> [Saved entries]:
☆ ☆ ☆ ☆

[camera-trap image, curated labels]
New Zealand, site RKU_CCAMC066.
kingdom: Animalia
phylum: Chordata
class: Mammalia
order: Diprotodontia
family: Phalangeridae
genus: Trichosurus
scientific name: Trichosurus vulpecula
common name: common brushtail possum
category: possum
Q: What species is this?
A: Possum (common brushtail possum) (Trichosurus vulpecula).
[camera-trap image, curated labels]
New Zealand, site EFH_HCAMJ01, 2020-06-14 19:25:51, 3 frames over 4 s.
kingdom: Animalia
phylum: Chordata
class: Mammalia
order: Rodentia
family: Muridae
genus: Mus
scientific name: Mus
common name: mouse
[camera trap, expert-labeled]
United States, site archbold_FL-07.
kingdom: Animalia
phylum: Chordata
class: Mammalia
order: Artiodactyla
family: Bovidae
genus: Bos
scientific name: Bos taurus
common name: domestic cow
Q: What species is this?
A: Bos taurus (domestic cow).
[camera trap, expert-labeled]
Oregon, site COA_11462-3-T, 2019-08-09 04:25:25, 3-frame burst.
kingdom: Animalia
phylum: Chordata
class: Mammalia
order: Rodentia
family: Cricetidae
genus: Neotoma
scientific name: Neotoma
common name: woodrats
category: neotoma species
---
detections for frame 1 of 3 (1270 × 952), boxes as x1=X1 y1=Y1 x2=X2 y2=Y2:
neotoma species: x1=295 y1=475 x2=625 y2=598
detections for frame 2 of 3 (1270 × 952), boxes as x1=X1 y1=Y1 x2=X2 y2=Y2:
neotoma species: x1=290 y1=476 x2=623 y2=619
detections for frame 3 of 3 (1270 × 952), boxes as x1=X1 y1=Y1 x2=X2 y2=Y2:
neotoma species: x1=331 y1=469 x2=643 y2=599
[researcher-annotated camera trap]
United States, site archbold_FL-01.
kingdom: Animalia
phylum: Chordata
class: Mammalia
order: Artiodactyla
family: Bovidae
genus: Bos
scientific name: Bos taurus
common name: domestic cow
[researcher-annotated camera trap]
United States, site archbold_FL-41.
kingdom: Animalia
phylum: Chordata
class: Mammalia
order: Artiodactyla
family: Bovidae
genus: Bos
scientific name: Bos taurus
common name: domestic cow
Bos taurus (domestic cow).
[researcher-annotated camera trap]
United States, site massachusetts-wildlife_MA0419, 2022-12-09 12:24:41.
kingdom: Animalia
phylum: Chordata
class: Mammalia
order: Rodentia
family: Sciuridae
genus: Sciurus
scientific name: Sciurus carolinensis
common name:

☆ ☆ ☆ ☆

> [What is needed]:
Give back every line above, unchanged.

> [Written answer]:
[camera-trap image, curated labels]
New Zealand, site RKU_CCAMC066.
kingdom: Animalia
phylum: Chordata
class: Mammalia
order: Diprotodontia
family: Phalangeridae
genus: Trichosurus
scientific name: Trichosurus vulpecula
common name: common brushtail possum
category: possum
Q: What species is this?
A: Possum (common brushtail possum) (Trichosurus vulpecula).
[camera-trap image, curated labels]
New Zealand, site EFH_HCAMJ01, 2020-06-14 19:25:51, 3 frames over 4 s.
kingdom: Animalia
phylum: Chordata
class: Mammalia
order: Rodentia
family: Muridae
genus: Mus
scientific name: Mus
common name: mouse
[camera trap, expert-labeled]
United States, site archbold_FL-07.
kingdom: Animalia
phylum: Chordata
class: Mammalia
order: Artiodactyla
family: Bovidae
genus: Bos
scientific name: Bos taurus
common name: domestic cow
Q: What species is this?
A: Bos taurus (domestic cow).
[camera trap, expert-labeled]
Oregon, site COA_11462-3-T, 2019-08-09 04:25:25, 3-frame burst.
kingdom: Animalia
phylum: Chordata
class: Mammalia
order: Rodentia
family: Cricetidae
genus: Neotoma
scientific name: Neotoma
common name: woodrats
category: neotoma species
---
detections for frame 1 of 3 (1270 × 952), boxes as x1=X1 y1=Y1 x2=X2 y2=Y2:
neotoma species: x1=295 y1=475 x2=625 y2=598
detections for frame 2 of 3 (1270 × 952), boxes as x1=X1 y1=Y1 x2=X2 y2=Y2:
neotoma species: x1=290 y1=476 x2=623 y2=619
detections for frame 3 of 3 (1270 × 952), boxes as x1=X1 y1=Y1 x2=X2 y2=Y2:
neotoma species: x1=331 y1=469 x2=643 y2=599
[researcher-annotated camera trap]
United States, site archbold_FL-01.
kingdom: Animalia
phylum: Chordata
class: Mammalia
order: Artiodactyla
family: Bovidae
genus: Bos
scientific name: Bos taurus
common name: domestic cow
[researcher-annotated camera trap]
United States, site archbold_FL-41.
kingdom: Animalia
phylum: Chordata
class: Mammalia
order: Artiodactyla
family: Bovidae
genus: Bos
scientific name: Bos taurus
common name: domestic cow
Bos taurus (domestic cow).
[researcher-annotated camera trap]
United States, site massachusetts-wildlife_MA0419, 2022-12-09 12:24:41.
kingdom: Animalia
phylum: Chordata
class: Mammalia
order: Rodentia
family: Sciuridae
genus: Sciurus
scientific name: Sciurus carolinensis
common name:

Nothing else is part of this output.